1. The ‘giga‐seal’ patch‐electrode technique (Hamill, Marty, Neher, Sakmann & Sigworth, 1981) was used for constant current and voltage‐clamp recordings in the GH3 rat anterior pituitary cell line. 2. Thyrotropin‐releasing hormone (TRH) causes a membrane hyperpolarization that is mediated by a selective increase in K+ permeability. The hyperpolarization cannot be evoked when the cell is internally perfused with a Ca2+ chelator but persists when the external solution that bathes the cell is Ca2+‐free or contains a Ca2+‐channel blocker. 3. Under voltage clamp the TRH‐induced current is approximately linear at negative potentials (‐90 to ‐30 mV) but markedly enhanced at voltages above ‐30 mV).
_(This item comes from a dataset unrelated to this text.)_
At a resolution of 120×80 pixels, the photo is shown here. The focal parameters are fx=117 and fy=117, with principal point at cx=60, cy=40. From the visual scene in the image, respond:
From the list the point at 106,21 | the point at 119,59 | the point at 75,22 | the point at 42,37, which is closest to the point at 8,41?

Thus, the affected conductance has a voltage‐dependent component. 4. The TRH‐induced increase in K+ permeability is sensitive to inhibition by 30 mM‐TEA and 200 nM‐apamin, inhibitors of two distinct Ca2+‐activated K+ permeabilities in GH3 cells. 5. The time course of the TRH‐induced K+ current is similar to the time course of a TRH‐induced transient peak elevation of cytosolic Ca2+ that is due to mobilization of Ca2+ from intracellular stores. 6. The effects of TRH on the K+ current and the rise in cytosolic Ca2+ are half‐maximal at 7 nM and 1.7 nM, respectively. 7. It is concluded that the TRH‐induced hyperpolarization is mediated by two distinct Ca2+‐activated K+ conductances that are activated by release of Ca2+ from an intracellular site.